O curso da História nada tem de normal, sempre esteve pleno de peripécias,
instabilidades e surpresas. Quando medicamentos eficazes tiverem surgido,
vacinas aprovadas e aplicadas em bilhões de pessoas – mesmo então, e muito
além, estaremos a falar do “mundo pós-covid” para designar o que se tenha
seguido a 2020. Ano em que, além da pandemia, e por causa dela, se exacerbaram
tendências preexistentes.
Em
particular no que diz respeito ao crescente descontentamento com a
globalização, que a crise de 2008-2009 fez eclodir de forma contundente.

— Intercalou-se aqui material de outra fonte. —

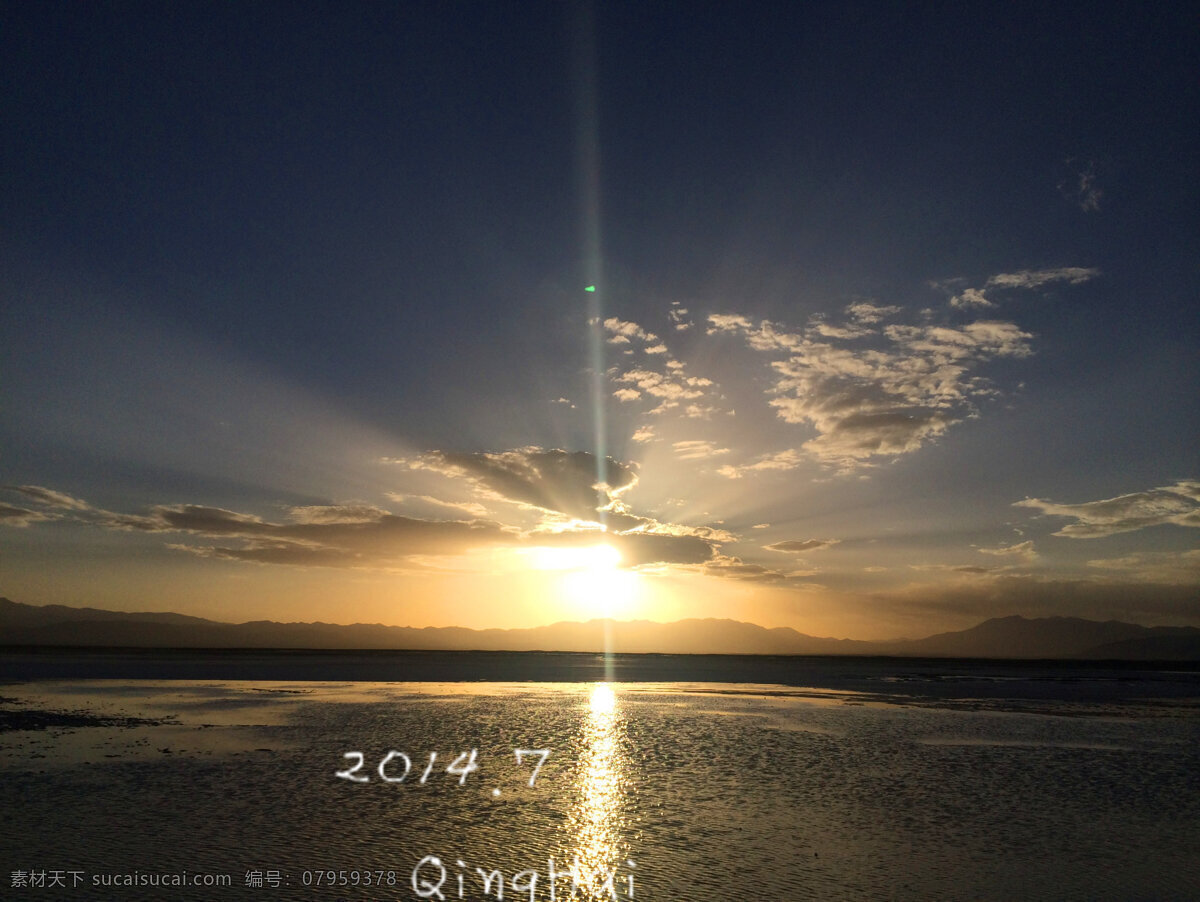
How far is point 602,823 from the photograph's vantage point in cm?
1661

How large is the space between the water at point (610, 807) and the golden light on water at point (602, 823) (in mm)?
82

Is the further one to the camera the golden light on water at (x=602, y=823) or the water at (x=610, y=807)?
the water at (x=610, y=807)

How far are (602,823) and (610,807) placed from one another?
5.04 ft

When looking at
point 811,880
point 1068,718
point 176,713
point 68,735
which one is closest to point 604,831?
point 811,880

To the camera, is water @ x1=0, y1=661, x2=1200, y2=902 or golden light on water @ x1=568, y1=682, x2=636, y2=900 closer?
golden light on water @ x1=568, y1=682, x2=636, y2=900

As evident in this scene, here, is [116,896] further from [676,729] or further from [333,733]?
[676,729]

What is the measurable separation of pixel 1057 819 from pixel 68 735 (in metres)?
31.5

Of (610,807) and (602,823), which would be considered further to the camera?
(610,807)

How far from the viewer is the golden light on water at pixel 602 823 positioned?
41.8 feet

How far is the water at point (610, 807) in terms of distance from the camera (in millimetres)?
13102

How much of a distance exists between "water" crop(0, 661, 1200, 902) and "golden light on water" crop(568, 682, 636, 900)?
0.27 ft

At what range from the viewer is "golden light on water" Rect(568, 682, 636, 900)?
12750 millimetres

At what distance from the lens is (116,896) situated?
11.7 metres

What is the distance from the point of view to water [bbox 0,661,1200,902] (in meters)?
13.1
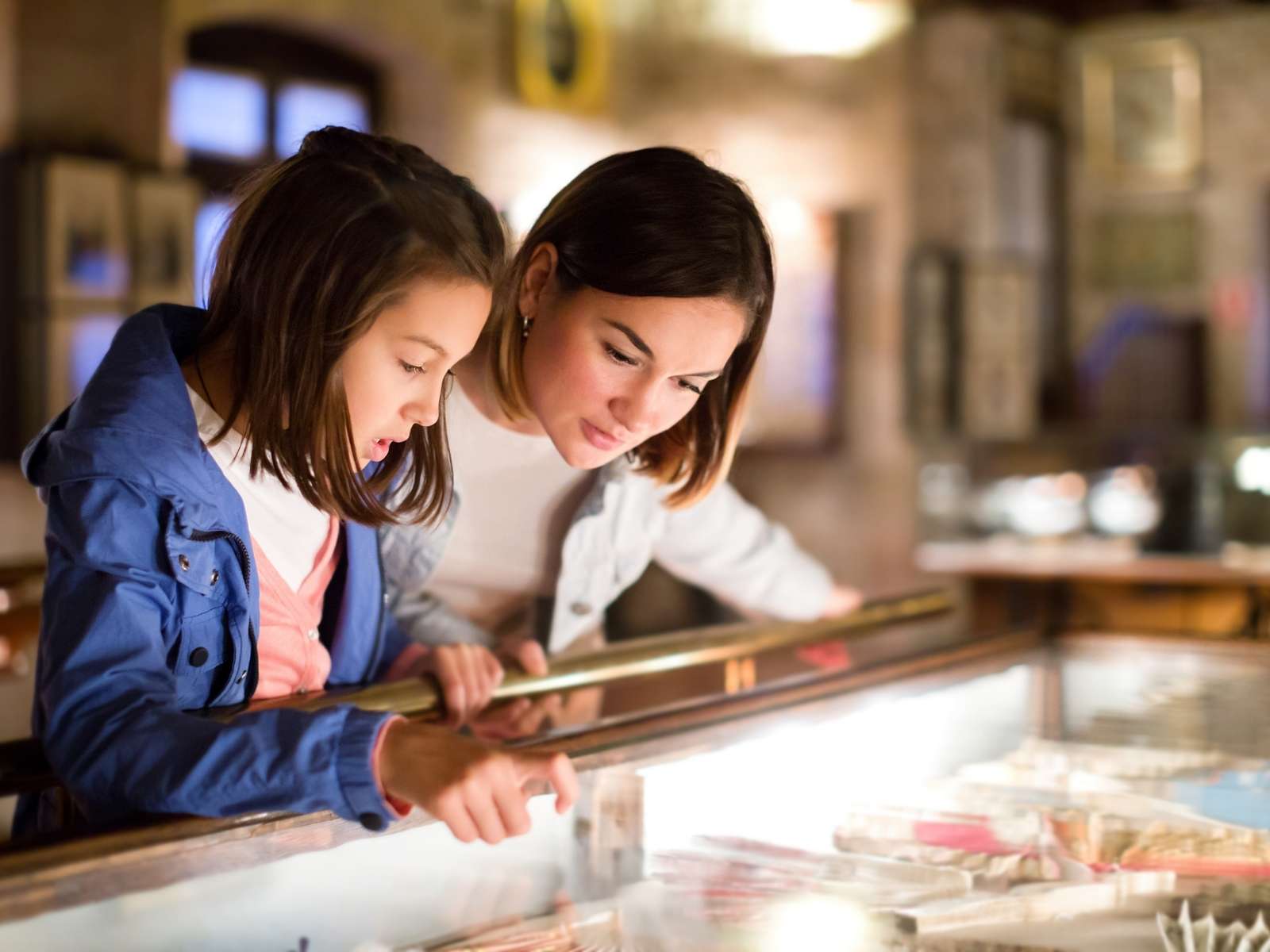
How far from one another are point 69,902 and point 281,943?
15 cm

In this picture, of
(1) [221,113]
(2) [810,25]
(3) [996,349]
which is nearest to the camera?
(1) [221,113]

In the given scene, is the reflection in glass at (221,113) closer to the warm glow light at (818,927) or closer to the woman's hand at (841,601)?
the woman's hand at (841,601)

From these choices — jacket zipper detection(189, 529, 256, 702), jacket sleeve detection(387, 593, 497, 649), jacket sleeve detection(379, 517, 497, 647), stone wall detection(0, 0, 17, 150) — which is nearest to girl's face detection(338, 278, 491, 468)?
jacket zipper detection(189, 529, 256, 702)

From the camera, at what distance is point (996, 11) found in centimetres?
869

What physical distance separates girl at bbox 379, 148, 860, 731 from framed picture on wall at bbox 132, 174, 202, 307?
11.6 feet

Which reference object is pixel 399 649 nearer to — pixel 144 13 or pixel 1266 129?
pixel 144 13

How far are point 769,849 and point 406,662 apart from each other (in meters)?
0.44

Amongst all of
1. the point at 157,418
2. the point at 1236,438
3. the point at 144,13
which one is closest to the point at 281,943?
the point at 157,418

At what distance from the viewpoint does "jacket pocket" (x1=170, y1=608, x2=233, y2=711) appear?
99 cm

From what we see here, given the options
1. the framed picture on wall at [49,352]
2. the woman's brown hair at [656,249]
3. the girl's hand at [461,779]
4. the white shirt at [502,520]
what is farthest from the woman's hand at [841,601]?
the framed picture on wall at [49,352]

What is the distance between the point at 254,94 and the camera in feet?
19.4

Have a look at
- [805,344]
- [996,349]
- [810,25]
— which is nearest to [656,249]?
[805,344]

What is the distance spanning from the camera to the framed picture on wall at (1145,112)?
931cm

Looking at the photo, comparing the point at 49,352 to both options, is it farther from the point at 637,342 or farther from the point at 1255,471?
the point at 1255,471
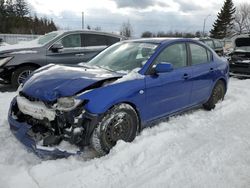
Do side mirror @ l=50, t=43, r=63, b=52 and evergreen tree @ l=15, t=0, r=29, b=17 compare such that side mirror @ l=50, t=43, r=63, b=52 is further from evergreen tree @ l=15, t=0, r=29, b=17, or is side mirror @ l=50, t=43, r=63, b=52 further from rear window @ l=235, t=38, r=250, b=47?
evergreen tree @ l=15, t=0, r=29, b=17

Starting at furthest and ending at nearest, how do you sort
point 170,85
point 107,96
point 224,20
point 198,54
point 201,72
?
point 224,20 < point 198,54 < point 201,72 < point 170,85 < point 107,96

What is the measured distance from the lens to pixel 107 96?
3.77 m

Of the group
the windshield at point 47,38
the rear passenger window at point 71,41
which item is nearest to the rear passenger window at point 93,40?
the rear passenger window at point 71,41

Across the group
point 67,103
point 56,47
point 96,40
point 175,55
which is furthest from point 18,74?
point 67,103

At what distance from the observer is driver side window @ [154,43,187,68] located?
15.6 feet

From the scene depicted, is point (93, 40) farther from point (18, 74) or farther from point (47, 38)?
point (18, 74)

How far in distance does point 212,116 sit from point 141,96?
2081mm

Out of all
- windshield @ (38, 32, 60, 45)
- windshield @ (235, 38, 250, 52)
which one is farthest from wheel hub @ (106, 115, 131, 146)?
windshield @ (235, 38, 250, 52)

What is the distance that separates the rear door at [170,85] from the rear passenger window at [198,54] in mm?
248

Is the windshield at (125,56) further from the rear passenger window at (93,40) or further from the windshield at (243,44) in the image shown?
the windshield at (243,44)

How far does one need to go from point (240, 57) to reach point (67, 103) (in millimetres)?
9073

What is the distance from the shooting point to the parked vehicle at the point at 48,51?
24.9ft

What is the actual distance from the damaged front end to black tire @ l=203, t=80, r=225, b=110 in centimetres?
321

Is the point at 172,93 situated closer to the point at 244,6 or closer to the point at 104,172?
the point at 104,172
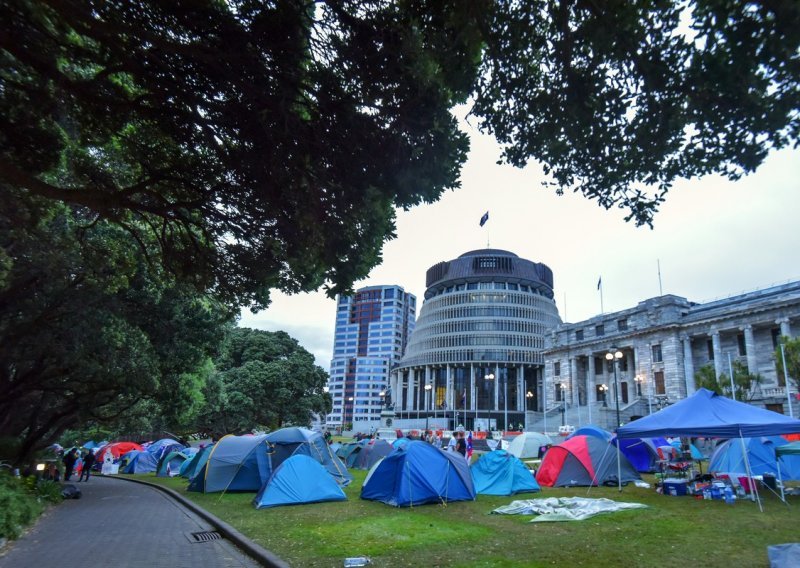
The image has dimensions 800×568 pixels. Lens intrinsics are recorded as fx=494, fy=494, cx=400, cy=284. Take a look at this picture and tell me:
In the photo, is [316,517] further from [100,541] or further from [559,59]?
[559,59]

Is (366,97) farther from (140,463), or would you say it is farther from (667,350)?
(667,350)

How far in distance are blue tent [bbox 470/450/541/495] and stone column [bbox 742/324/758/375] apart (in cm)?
4675

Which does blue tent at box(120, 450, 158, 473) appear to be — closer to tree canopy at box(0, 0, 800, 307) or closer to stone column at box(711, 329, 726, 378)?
tree canopy at box(0, 0, 800, 307)

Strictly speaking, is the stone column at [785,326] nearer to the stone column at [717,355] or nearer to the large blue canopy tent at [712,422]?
the stone column at [717,355]

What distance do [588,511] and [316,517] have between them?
22.0 feet

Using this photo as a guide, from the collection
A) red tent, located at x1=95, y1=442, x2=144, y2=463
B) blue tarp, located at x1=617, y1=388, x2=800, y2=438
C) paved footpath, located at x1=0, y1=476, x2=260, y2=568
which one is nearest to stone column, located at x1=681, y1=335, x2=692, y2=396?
blue tarp, located at x1=617, y1=388, x2=800, y2=438

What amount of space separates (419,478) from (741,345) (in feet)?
180

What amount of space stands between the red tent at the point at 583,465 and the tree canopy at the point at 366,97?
41.7ft

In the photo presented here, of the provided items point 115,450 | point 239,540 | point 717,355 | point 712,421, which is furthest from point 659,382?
point 239,540

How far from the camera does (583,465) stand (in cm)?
1773

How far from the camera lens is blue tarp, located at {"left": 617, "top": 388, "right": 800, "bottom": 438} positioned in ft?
44.8

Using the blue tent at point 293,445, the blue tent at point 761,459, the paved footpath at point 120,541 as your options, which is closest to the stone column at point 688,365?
the blue tent at point 761,459

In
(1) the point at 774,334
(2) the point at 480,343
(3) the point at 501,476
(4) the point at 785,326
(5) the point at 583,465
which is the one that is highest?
(2) the point at 480,343

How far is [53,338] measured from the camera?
48.5 feet
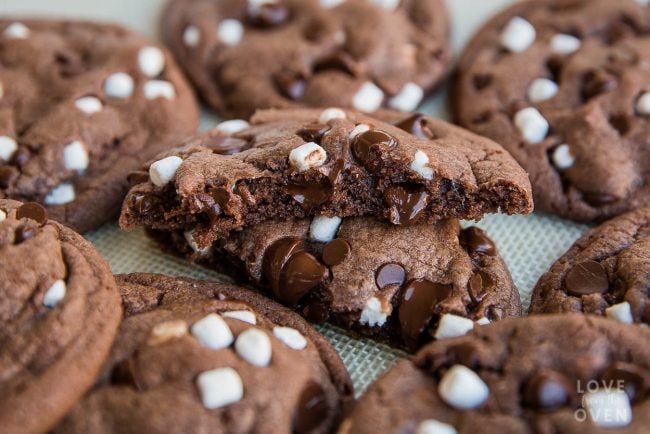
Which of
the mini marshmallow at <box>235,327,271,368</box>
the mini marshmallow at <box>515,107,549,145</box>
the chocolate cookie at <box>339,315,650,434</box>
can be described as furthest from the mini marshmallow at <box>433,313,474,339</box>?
the mini marshmallow at <box>515,107,549,145</box>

Descontentamento com os efeitos dos avanços tecnológicos sobre o mercado de
trabalho e o consequente agravamento da percepção de excessiva desigualdade na
distribuição de oportunidades. Essa tendência é duradoura e continuará a exigir
respostas econômicas e políticas dos governos e, paradoxalmente, inescapável
cooperação internacional. O mundo já é outro no pós-2020 – e o Brasil também.
Nesta
mesma página, o sempre sereno Fernando Gabeira publicou artigo intitulado Beco
sem saída (2/10), no qual registra que “o que o Brasil precisa (...) os
economistas do governo não conseguem oferecer”. Cabe talvez acrescentar: o que
o Brasil precisa o governo, na sua disfuncionalidade, não consegue oferecer – a
saber, articulação e coordenação não só dentro do Executivo, como também deste
com lideranças do Congresso Nacional, para fazer avançar a agenda de interesse
do País; com uma visão que não contemple, sobretudo, a próxima eleição, mas as
próximas gerações. Estamos, neste outubro de 2020, em rota absolutamente
insustentável quanto à nossa situação fiscal, da qual a maioria ainda não
parece ter-se dado conta. Podemos estar escrevendo a crônica de um fim de linha
preanunciado, como num coro de tragédias de antanho.
A
necessária correção de rumos exige enorme esforço – que envolve análise de
evidências, pensamentos e ações coordenadas e que será preciso empreender ao
longo dos próximos dois anos. A interação da política com a economia, que
sempre foi relevante, é particularmente importante em crises graves como a que
atravessamos. É preciso, com grande sentido de urgência, conectar o presente
com narrativa crível sobre o passado e, mais importante ainda, com sinalização
honesta sobre caminhos futuros. Há escolhas difíceis a fazer, tão sérias quanto
inescapáveis.
É
estreito, cada vez mais estreito, o corredor para opções e saídas. Exemplos
alentadores do que seria possível fazer para alargá-lo nos trouxe o debate
(6/10) que reuniu Paulo Hartung, Arminio Fraga e Marcelo Trindade, por ocasião
do lançamento do excelente livro de Trindade O Caminho do Centro: memórias de
uma aventura eleitoral. Imperdível conversa sobre o que aconteceu, o que
poderia acontecer e o que está acontecendo no Brasil de hoje.
As
palavras de Eco em epígrafe neste artigo vêm de um texto do livro Cinco
Escritos Morais, no qual o autor nota que a reflexão sobre os eventos não pode
servir de escape “ao dever intelectual de entender o próprio tempo e dele
participar melhor”. Segundo Eco, “mesmo quando escolhe espaços de silêncio, o exercício
da reflexão não exime de assumir responsabilidades individuais”. Na introdução
desse livro, Umberto Eco diz, a propósito de características comuns aos Cinco
Escritos: “Apesar da variedade, os temas são de caráter ético, ou seja,
referem-se àquilo que seria justo fazer, àquilo que não se deveria fazer e
àquilo que não se pode fazer em hipótese alguma”.
Os
sinais, posturas e exemplos emitidos pelas lideranças políticas de um país, em
particular por seus chefes de Estado ou de governo, são fundamentais nesse
sentido. Para o bem como para o mal, e disso não faltam exemplos no mundo de
hoje. Resta lembrar que apenas em democracias é possível ao eleitorado
corrigir, pela via pacífica, eventuais erros cometidos em escolhas passadas.
Sempre que haja um mínimo de reflexão e debate sobre o presente, sobre como a
ele chegamos e, obviamente, sobre o futuro.